Tuesday, December 27, 2011

Some Foot Soldiers Fighting For American Values

    Today started off in my normal holiday routine.  I wake up early to write for a few hours before my son and I watch "Star Trek, The Next Generation" and eat lunch.  Then we figure out what to do from there. 
    Today the phone rang in the morning.  A high school friend that I haven't seen since 1979 texted me.  We've kept in touch over the years via e-mail and now facebook.  He invited me via text to lunch with his mother at the Fisherman's Restaurant in San Clemente.  I knew that he was in SoCal, so I seized the day and drove up to see them.
    It was sunny, gorgeous, and the ocean waves curled perfectly for the surfers as I approached the restaurant on the pier.  As I got to the restaurant I noticed a text telling me their exact location, so I found them immediately at a table looking over the beach.  They'd been there for a bit and had crab that they were cracking.  I gave my friend a big hug.  Though it's been 33 years he still looks great!  I shook his mom's wrist, since her hands had crab all over them.  She gave me a big smile.
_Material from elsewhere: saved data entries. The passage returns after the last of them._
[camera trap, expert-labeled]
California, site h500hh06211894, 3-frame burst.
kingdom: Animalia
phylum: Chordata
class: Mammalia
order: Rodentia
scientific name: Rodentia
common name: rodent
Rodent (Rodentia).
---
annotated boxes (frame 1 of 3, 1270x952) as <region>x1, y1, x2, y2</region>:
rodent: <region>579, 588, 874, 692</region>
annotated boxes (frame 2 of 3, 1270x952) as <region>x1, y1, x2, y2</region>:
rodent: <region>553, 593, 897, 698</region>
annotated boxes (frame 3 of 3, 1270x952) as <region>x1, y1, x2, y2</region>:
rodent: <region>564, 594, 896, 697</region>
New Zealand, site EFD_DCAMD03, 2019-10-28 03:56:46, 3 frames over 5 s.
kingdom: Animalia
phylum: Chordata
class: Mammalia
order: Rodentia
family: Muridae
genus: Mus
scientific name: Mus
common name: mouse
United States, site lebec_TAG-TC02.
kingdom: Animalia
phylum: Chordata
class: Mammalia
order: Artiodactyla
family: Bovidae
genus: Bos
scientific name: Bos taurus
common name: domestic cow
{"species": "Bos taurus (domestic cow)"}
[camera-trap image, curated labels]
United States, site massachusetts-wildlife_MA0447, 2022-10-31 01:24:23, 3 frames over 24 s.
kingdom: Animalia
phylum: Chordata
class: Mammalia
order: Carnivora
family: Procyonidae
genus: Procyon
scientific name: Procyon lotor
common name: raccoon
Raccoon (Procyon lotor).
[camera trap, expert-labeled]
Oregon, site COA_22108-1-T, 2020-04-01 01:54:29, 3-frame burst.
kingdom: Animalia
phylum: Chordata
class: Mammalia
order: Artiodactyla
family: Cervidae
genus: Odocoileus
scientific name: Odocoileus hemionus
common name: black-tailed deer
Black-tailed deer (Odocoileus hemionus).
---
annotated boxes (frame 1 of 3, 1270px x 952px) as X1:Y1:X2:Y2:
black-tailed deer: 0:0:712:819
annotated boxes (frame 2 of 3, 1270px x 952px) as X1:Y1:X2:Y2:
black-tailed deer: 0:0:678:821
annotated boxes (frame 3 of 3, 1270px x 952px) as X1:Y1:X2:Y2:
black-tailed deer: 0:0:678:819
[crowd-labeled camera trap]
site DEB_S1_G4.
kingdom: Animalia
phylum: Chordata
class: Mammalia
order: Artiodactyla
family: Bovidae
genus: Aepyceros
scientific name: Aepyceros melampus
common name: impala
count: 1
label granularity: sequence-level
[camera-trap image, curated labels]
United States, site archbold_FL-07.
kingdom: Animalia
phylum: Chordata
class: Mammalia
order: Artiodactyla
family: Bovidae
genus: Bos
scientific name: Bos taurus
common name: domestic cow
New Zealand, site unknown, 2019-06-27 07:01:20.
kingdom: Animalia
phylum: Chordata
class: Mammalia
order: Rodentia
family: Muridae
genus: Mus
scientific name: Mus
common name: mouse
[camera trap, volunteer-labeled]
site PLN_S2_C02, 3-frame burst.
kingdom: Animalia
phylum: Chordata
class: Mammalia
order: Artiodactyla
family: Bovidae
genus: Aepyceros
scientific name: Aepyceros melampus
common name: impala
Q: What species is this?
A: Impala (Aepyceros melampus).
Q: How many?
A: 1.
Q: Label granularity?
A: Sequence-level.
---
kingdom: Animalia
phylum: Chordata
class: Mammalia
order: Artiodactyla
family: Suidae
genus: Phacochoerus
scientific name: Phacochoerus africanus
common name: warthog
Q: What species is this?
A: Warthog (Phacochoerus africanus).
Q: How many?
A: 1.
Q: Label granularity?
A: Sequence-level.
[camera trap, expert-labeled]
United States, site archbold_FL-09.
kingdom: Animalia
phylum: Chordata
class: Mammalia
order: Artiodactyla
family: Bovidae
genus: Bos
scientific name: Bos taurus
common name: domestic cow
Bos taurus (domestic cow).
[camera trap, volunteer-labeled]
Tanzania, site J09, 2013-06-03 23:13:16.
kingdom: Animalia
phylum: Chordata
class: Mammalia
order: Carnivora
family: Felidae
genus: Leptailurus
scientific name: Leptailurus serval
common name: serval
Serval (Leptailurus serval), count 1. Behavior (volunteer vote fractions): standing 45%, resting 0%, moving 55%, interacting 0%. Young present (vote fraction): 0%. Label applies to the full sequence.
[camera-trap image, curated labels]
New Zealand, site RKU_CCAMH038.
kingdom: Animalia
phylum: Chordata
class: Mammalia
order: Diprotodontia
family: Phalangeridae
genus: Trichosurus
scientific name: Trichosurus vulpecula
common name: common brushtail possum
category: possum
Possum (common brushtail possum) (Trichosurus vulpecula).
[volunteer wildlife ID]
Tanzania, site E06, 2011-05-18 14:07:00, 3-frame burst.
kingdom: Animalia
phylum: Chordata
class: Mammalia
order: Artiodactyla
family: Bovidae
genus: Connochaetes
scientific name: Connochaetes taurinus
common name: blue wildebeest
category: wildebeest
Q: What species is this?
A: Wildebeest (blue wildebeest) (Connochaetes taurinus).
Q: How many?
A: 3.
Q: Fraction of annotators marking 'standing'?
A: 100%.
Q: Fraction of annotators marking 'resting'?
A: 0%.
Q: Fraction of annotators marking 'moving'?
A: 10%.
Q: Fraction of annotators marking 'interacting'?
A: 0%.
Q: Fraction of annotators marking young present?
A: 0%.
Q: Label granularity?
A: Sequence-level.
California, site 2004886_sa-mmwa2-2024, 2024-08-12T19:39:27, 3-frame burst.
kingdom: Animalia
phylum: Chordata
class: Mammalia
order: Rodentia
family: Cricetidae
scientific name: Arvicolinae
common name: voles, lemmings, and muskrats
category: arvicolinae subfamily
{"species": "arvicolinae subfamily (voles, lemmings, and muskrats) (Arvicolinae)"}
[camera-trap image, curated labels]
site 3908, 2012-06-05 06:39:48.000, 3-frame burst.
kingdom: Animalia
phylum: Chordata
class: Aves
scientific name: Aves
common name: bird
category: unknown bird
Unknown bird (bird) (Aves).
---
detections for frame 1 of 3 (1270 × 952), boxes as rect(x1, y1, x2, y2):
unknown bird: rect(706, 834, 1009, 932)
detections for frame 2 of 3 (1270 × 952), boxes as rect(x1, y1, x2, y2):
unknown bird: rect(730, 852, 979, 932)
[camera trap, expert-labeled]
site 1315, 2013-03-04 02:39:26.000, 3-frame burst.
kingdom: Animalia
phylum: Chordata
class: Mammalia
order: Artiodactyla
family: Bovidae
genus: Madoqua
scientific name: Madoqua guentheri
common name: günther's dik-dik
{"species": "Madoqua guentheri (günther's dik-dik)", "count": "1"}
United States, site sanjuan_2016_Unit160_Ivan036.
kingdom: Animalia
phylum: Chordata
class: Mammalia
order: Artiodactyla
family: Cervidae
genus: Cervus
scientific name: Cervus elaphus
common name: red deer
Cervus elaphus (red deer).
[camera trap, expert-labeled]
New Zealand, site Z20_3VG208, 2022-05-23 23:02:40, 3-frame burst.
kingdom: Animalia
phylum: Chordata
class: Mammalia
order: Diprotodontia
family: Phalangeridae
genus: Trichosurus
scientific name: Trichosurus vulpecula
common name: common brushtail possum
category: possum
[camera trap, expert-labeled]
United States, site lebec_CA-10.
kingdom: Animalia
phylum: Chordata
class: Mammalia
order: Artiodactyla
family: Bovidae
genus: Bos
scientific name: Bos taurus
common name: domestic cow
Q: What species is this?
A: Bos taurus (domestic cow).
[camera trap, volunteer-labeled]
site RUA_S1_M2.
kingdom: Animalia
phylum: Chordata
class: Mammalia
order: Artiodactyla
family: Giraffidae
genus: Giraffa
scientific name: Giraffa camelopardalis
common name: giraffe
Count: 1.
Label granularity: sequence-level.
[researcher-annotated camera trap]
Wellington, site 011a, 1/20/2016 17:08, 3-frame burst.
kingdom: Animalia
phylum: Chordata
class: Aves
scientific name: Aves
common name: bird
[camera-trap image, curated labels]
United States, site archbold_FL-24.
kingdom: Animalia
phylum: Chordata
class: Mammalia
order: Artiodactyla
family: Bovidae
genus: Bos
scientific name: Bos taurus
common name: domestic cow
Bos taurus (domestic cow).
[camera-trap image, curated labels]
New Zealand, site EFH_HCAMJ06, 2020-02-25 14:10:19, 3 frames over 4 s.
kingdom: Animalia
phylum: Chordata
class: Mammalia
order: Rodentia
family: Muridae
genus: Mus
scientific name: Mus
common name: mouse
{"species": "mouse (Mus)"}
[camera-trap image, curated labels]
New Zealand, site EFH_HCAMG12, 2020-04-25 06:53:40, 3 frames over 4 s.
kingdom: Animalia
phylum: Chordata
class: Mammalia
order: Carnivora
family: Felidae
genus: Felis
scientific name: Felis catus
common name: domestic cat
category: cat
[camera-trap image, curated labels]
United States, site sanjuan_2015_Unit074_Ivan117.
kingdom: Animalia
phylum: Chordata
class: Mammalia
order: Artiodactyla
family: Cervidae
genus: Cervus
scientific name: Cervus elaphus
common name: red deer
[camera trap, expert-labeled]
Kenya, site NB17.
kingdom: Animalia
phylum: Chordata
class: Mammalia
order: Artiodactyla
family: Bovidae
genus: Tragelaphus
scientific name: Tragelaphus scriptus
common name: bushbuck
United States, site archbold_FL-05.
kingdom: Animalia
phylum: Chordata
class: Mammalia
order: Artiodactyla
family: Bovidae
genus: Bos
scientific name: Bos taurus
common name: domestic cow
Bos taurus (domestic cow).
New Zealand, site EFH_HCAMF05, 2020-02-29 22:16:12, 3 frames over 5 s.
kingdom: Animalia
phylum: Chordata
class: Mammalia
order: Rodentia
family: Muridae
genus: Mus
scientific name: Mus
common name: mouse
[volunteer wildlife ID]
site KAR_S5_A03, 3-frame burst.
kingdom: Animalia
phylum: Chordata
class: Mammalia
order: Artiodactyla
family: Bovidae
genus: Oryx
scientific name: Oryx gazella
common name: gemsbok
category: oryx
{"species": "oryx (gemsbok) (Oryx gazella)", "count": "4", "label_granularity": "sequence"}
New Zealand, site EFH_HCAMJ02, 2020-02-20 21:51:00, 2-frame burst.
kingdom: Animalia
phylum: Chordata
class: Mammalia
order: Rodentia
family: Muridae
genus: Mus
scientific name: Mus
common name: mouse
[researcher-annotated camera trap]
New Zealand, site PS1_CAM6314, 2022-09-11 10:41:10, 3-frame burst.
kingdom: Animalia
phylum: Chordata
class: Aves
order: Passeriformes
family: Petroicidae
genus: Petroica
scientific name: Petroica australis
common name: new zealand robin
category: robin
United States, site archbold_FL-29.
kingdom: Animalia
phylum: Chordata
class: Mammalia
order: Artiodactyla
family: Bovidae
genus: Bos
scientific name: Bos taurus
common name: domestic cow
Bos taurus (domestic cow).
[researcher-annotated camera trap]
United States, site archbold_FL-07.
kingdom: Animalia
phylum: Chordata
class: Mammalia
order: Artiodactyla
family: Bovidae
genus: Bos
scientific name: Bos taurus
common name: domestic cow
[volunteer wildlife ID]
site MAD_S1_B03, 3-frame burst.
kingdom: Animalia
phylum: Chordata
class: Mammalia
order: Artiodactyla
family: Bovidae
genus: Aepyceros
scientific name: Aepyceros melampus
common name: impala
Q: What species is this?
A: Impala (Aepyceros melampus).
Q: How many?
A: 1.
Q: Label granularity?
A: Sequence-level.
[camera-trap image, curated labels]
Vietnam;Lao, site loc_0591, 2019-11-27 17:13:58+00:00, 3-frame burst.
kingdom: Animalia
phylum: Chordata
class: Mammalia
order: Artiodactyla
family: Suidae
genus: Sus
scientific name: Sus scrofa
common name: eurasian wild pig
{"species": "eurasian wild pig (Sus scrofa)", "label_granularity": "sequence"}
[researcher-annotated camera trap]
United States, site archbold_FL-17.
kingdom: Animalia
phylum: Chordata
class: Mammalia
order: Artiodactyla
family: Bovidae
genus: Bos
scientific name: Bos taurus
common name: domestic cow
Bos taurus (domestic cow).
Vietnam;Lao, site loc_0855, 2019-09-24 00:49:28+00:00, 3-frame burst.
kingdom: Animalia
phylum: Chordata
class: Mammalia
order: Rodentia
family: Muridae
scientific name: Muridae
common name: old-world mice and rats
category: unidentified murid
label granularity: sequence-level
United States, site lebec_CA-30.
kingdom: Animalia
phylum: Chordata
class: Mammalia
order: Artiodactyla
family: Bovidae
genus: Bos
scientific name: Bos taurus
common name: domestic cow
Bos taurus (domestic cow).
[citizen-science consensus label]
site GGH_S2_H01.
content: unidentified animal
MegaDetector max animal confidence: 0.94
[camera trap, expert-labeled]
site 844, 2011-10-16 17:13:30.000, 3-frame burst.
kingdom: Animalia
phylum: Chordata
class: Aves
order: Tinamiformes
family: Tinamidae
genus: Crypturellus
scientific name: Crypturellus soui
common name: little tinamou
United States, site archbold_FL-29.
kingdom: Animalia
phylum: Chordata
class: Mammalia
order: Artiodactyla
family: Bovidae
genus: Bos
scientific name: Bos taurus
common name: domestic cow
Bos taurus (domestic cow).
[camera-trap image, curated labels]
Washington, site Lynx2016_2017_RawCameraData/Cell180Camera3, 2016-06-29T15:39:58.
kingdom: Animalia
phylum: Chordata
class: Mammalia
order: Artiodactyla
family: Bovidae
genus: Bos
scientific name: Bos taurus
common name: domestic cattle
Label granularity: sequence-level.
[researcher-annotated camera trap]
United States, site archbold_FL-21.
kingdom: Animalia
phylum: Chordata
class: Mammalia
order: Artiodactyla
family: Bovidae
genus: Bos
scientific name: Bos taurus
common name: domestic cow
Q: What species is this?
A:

    We had a lovely discussion about our current lives.  We didn't reminisce, except for the short discussion about his high school love, and me being the only blond nerdy girl on campus.  We actually really talked about how God has honed us through our painful life experiences.  I learned so much about his childhood that I never had known.  
    He became the man of the house at 15 due to the abusive alcoholic father leaving.  I told him that's one of the ways God honed you to become a great leader.  He was the student body president of our high school two years before I was.  Now he's about to publicly launch Warpshare, a company that he created with some new nerd friends to protect our freedom of Internet speech.
    His mom had interesting stories about the challenges of being a Filipino principal in the Elk Grove Elementary School District in the 1970's.  Elk Grove, CA was just rednecks back then.  The high school football team was known as the meat and potato boys that lifted cattle for fun.  Ethnic diversity wasn't even a phrase back then.  She had many challenges from the parents---being an outsider and "ethnic."
    The story that really stuck in my head was about one of her Japanese school teachers.  There was a teacher's meeting after school.  It happened to end early and this Japanese school teacher went to her car and found a Ku Klux Klan doll, the calling card of the KKK, on her windshield.  She immediately got into her car and drove home.  The janitor saw the KKK return about 5 minutes after the she left.  The teacher certainly had God watching over her!
    My friend's mom offered to transfer the Japanese teacher to another school for her safety, but the Japanese teacher refused to bow down to terror.  She stayed on and taught the KKK's kids.  That's how ethnic diversity happens in America---by ethnically diverse heroes and heroines standing their ground and turning the bad into the good.  That's also how God hones us by giving us bad experiences, so that we can rise to the challenge, become stronger, have a broader perspective, and be a better light of God.